Regulations and procedures in themselves are not enough to ensure safety during oil-drilling operations, conclude SINTEF researchers who have studied the accident investigation reports from the Deepwater Horizon disaster in the Gulf of Mexico.
SINTEF safety researcher Ranveig Kviseth Tinmannsvik says that it is more important than ever for everyone who is involved in drilling operations to develop the knowledge and skills that will enable them to deal with the unexpected and to improvise solutions when the situation demands.
The safety researcher points out that the offshore industry has already passed the stage at which organisational conditions were stable and the tasks of individual workers changed little over time.
Safety improvement is a matter of reducing the chances of accidents occurring and limiting the consequences of such accidents as do occur. Precisely because challenges so far have been predictable, the petroleum industry has made significant progress in safety-related efforts with the aid of traditional risk analyses followed up by the use of regulations and procedures," says Tinmannsvik.
However, as the safety researcher points out, the challenges involved have changed.

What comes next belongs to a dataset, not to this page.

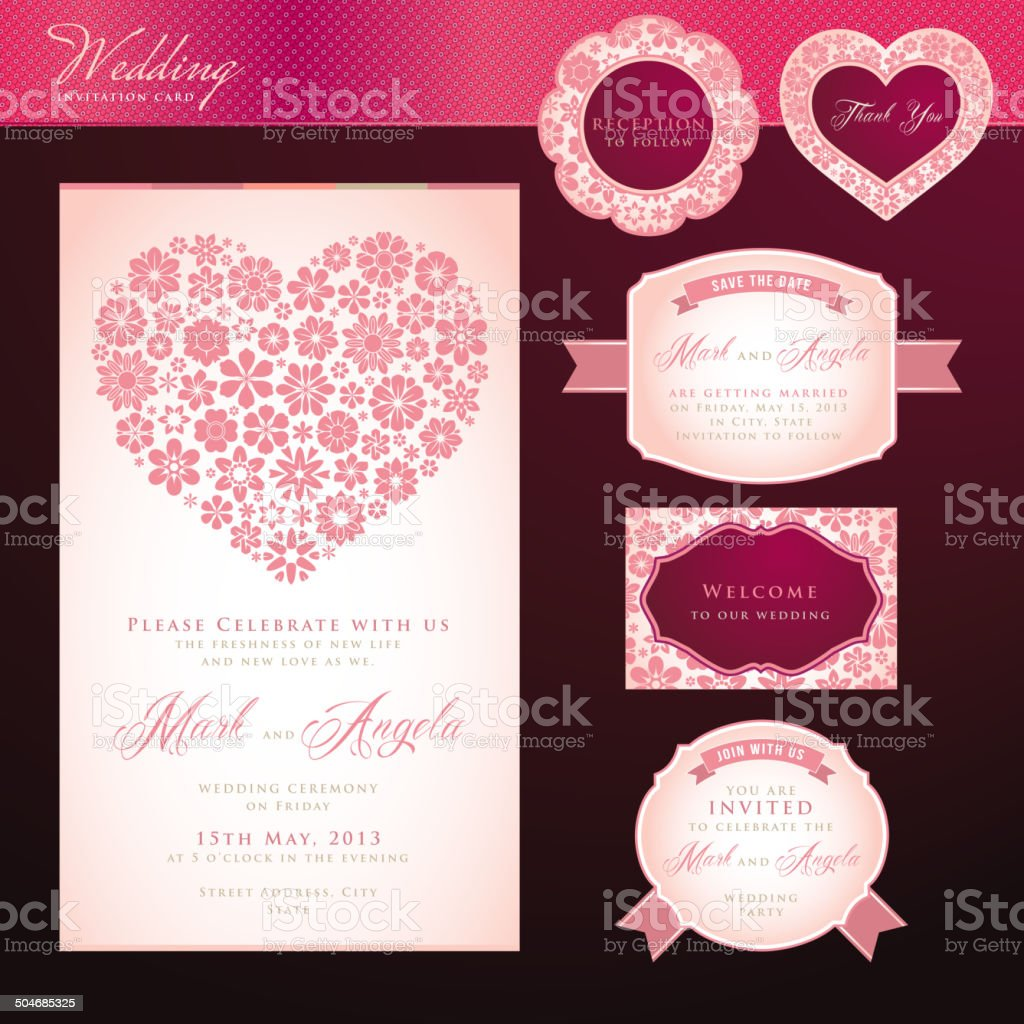 Wedding invitation card template and elements royalty-free stock vector art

"Today, a large number of parties need to coordinate their efforts. These organisations are constantly being restructured, and new work processes are being introduced. At the same time, technological development is progressing at a rapid rate, driven by deeper wells and more complex reservoirs. Drilling far out at sea and in difficult reservoirs is a process that involves endless problem-solving, with new unanticipated situations that need to be dealt with on the spot. All this makes new demands of safety expertise," says Tinmannsvik, who continues:
"From now on, the challenge will be to develop resilient organisations in which everyone has a good understanding of risk. At the same time, people need to have sufficient insight to enable them to handle unexpected situations and improvise safely and effectively in critical situations. Or, to put it in other words; we need to develop the ability to deal with unexpected situations that are not captured by risk analyses. Although current risk analysis methods provide a good basis for decision-making in the design phase, we still lack methods that offer us good support for making safety-critical decisions during operations."
Just over a year has passed since the oil and gas blowout on the Deepwater Horizon drilling rig on the Macondo field off the coast of Louisiana in the Gulf of Mexico. Eleven lives were lost in the disaster, which resulted in a spill of almost five million barrels of oil.
The disaster also led to the launch of several investigations and studies. The Petroleum Safety Authority Norway (PSA) set up a special group to follow up the disaster, and assigned SINTEF to draw up a report that PSA has used in its own work.